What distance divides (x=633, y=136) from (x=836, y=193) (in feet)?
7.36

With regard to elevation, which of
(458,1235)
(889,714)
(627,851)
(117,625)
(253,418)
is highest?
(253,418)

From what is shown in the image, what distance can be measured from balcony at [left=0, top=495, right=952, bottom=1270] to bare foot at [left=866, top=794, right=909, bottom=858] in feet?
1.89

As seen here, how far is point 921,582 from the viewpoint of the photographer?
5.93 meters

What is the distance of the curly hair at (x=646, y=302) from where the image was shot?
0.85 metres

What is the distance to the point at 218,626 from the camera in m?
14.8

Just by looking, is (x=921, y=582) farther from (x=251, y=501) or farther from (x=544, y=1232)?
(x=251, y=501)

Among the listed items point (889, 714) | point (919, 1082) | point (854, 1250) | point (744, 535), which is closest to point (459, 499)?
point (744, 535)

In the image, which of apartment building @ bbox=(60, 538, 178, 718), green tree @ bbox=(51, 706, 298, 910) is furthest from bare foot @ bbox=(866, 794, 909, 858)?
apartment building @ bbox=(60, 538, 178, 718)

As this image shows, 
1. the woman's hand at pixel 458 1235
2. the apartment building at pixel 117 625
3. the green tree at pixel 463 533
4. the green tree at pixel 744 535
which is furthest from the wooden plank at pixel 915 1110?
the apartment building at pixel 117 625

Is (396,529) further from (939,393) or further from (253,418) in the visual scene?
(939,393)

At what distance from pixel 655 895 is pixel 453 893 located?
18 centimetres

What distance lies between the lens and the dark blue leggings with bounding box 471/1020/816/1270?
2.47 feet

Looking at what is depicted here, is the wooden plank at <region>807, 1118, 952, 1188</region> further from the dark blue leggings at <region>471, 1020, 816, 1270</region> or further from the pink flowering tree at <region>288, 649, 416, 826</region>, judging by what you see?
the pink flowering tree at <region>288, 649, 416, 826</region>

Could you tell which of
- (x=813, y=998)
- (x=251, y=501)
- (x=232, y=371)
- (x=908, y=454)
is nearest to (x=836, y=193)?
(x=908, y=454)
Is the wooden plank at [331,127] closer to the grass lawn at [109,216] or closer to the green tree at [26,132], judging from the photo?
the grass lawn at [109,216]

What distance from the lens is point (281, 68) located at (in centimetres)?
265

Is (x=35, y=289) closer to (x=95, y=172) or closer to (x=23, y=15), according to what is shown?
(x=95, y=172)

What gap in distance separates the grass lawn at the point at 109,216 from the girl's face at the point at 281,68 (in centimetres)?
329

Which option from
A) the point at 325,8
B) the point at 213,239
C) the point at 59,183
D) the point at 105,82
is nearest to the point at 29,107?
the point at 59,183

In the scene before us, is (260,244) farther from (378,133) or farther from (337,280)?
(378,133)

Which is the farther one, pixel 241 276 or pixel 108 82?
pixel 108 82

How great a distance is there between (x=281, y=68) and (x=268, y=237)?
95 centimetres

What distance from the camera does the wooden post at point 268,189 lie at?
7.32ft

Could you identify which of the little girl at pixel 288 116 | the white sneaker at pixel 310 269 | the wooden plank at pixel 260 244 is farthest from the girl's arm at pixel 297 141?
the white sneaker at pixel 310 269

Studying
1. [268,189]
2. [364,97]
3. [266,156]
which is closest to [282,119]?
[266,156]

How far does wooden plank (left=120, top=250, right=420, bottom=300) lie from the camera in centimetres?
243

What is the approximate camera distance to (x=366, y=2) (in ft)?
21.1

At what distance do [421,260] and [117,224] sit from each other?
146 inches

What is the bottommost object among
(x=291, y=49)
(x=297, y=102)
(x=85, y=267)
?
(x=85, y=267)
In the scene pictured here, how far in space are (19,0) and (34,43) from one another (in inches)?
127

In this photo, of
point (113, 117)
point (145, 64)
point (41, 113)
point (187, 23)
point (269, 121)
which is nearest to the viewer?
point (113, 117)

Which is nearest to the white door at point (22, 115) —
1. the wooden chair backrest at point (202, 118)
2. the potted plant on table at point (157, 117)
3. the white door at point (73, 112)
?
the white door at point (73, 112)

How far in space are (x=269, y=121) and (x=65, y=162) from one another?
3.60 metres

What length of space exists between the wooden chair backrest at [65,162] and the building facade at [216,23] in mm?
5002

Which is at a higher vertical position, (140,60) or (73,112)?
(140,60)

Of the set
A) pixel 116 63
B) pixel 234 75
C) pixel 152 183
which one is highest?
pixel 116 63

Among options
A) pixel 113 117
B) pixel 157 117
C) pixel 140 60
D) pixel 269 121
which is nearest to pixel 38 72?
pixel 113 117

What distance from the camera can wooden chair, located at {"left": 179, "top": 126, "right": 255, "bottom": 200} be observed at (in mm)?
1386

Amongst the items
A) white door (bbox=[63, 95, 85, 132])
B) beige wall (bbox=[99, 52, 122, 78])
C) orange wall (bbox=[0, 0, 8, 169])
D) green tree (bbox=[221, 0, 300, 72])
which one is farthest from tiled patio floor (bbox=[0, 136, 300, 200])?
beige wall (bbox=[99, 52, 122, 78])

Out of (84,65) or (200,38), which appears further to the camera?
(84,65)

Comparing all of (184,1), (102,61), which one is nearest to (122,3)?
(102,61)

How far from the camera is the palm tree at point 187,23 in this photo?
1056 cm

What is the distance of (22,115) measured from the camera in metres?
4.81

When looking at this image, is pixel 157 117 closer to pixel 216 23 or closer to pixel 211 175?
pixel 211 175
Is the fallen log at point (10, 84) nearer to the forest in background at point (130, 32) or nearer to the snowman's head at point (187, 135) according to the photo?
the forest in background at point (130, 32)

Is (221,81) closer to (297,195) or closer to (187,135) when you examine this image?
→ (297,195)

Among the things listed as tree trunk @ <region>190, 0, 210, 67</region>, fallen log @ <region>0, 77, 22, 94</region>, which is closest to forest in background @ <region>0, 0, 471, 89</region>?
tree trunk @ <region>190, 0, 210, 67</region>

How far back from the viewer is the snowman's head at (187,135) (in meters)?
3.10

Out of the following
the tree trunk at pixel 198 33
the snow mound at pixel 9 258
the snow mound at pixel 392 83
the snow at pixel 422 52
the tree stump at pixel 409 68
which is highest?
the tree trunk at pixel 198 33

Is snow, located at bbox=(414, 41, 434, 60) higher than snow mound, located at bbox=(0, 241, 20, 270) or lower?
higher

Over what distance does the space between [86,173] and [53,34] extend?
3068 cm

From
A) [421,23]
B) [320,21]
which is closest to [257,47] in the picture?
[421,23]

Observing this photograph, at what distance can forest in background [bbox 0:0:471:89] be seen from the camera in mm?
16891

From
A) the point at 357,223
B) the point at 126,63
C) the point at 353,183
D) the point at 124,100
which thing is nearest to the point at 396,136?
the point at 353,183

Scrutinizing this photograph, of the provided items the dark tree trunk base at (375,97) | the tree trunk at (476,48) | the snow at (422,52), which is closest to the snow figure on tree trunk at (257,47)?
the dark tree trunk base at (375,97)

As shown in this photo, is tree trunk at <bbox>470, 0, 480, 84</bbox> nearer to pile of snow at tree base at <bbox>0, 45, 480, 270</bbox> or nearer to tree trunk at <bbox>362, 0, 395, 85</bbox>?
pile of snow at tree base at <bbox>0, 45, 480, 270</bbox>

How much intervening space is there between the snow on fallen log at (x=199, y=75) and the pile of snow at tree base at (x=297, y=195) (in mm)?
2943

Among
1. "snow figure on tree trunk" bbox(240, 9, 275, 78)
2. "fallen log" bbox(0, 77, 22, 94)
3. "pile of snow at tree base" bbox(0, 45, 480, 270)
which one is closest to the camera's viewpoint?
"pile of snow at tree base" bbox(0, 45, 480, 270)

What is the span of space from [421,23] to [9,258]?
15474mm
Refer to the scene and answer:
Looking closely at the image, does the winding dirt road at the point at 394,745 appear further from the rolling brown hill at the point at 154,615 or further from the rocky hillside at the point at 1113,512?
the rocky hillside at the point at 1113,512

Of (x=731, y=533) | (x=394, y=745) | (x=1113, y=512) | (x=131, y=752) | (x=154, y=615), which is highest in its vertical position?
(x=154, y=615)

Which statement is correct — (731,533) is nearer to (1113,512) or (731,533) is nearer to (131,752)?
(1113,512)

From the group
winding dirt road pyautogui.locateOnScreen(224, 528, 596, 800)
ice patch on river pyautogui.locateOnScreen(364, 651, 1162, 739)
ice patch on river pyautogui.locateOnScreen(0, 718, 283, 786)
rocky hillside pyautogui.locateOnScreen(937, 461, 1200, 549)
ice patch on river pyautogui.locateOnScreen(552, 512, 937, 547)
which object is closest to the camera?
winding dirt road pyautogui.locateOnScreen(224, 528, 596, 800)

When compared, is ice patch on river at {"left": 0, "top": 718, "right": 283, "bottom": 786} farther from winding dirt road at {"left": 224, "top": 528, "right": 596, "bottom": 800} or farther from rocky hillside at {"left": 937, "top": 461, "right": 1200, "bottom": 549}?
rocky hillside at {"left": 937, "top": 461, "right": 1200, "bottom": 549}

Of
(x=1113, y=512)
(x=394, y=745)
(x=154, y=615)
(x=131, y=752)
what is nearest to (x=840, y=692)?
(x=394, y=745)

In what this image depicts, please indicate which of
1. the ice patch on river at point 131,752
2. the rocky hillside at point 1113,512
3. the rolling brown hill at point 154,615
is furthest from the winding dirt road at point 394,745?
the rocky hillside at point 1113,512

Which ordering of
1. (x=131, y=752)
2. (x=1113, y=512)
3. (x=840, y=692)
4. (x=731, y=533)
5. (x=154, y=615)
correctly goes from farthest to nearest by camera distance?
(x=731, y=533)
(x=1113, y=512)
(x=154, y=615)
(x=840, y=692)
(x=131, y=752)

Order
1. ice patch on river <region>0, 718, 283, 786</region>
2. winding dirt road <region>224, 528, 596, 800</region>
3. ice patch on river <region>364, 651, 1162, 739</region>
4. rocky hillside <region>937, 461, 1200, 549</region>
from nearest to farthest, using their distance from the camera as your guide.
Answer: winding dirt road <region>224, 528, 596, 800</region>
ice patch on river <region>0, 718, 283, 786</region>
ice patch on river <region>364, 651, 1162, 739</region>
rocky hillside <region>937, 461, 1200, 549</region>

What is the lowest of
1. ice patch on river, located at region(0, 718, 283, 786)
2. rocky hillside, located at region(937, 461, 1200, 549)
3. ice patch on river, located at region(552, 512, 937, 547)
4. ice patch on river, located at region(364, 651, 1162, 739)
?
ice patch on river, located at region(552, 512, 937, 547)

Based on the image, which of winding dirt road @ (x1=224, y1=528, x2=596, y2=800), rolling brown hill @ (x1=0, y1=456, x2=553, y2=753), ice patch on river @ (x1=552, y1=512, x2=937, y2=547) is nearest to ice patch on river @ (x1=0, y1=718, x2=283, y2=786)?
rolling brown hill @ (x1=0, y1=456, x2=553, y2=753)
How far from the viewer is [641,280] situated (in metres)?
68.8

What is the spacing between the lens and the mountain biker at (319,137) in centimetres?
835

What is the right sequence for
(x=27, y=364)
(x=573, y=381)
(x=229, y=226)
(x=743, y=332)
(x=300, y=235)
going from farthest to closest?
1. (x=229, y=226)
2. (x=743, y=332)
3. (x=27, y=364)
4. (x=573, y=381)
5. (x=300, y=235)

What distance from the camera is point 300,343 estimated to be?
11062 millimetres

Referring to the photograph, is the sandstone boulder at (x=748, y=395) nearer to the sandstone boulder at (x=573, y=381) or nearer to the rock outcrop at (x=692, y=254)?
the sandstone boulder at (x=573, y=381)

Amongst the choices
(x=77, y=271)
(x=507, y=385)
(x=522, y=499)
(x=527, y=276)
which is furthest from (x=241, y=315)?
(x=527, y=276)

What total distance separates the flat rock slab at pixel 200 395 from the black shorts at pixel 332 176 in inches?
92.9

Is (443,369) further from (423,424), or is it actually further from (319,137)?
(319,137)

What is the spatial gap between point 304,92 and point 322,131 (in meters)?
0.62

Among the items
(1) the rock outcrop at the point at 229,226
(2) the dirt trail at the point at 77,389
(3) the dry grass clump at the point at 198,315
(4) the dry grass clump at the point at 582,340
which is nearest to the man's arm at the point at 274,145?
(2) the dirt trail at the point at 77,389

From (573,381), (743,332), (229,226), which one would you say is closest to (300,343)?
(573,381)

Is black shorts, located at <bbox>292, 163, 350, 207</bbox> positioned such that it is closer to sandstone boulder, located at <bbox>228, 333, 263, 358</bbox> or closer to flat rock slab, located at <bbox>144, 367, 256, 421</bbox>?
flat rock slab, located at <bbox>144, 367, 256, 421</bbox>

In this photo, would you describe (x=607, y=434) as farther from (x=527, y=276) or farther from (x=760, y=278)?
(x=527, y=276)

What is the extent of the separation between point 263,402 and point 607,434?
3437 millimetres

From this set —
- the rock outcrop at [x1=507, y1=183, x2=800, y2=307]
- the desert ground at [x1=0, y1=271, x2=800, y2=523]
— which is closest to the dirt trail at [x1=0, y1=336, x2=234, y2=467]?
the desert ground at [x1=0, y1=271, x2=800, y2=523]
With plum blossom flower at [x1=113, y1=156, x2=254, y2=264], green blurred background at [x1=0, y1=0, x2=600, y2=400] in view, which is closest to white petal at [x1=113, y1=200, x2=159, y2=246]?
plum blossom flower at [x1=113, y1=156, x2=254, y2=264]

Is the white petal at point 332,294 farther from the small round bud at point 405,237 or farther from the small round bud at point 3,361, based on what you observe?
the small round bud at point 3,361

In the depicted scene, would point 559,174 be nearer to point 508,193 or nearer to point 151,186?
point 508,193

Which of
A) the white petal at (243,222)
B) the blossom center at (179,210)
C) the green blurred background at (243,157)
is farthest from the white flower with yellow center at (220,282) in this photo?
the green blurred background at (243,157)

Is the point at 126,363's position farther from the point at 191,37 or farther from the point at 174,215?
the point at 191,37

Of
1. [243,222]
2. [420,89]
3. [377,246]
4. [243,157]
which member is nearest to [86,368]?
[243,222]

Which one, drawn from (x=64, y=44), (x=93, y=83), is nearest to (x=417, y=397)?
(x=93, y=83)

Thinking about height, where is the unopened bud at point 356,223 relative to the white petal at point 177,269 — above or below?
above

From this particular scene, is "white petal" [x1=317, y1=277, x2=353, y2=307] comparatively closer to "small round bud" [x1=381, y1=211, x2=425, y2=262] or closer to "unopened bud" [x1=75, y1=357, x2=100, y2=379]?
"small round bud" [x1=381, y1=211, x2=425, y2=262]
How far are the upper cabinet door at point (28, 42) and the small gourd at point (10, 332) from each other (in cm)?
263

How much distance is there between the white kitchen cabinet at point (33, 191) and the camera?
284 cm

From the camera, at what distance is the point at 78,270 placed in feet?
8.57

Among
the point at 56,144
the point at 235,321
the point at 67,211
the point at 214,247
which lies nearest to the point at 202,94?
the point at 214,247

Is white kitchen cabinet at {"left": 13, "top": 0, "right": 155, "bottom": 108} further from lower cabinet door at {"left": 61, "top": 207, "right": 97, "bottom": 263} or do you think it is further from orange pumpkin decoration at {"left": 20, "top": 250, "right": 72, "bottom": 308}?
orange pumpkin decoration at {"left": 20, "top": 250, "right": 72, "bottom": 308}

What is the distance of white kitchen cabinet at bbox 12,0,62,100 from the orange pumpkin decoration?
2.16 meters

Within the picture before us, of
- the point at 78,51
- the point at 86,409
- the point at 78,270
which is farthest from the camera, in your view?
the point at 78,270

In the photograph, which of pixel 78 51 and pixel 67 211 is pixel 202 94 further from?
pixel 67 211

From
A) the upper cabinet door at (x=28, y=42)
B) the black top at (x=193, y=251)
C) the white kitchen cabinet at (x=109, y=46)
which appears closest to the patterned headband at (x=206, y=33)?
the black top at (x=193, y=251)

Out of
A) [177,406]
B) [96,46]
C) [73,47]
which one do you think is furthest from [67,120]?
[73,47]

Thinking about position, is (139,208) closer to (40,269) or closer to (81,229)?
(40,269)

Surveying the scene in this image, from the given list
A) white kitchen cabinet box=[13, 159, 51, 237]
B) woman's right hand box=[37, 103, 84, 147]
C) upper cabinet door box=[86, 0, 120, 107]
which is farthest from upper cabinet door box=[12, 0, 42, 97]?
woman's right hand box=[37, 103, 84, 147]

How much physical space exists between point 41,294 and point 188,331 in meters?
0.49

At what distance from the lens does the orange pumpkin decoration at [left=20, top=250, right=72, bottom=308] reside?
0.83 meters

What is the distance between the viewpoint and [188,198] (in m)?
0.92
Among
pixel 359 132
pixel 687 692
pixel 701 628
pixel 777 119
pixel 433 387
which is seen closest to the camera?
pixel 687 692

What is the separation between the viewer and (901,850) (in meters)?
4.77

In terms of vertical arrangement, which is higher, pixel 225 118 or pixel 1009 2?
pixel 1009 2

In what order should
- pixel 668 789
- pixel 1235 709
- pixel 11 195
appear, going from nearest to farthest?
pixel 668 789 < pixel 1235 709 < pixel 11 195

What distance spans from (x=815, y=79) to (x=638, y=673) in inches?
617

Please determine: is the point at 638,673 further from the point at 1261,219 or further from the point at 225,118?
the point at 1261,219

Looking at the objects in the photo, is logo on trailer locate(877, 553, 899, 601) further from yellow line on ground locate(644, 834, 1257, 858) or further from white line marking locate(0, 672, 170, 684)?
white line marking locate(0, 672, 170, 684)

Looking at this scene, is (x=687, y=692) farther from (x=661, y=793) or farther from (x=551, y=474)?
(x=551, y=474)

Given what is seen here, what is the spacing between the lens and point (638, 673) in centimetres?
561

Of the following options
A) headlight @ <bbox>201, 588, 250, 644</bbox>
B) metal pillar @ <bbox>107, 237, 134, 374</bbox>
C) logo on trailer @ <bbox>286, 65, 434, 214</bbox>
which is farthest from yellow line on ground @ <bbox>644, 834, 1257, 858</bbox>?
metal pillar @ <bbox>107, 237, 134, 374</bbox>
---*---
What you will do:
Can you render the stretch from the start of the records through the line containing "0.85 metres" as a Markdown table with the columns Row and Line, numbering each line and leaving out blank ones?

Correct output:
| Row | Line |
|---|---|
| 1 | What distance divides (x=633, y=136) from (x=836, y=193) (in feet)? |
| 2 | 7.36 |
| 3 | With regard to elevation, which of |
| 4 | (458,1235) |
| 5 | (889,714) |
| 6 | (627,851) |
| 7 | (117,625) |
| 8 | (253,418) |
| 9 | is highest? |
| 10 | (253,418) |
| 11 | From what is shown in the image, what distance can be measured from balcony at [left=0, top=495, right=952, bottom=1270] to bare foot at [left=866, top=794, right=909, bottom=858] in feet? |
| 12 | 1.89 |
| 13 | As seen here, how far is point 921,582 from the viewpoint of the photographer? |
| 14 | 5.93 meters |
| 15 | What is the distance of the curly hair at (x=646, y=302) from where the image was shot? |
| 16 | 0.85 metres |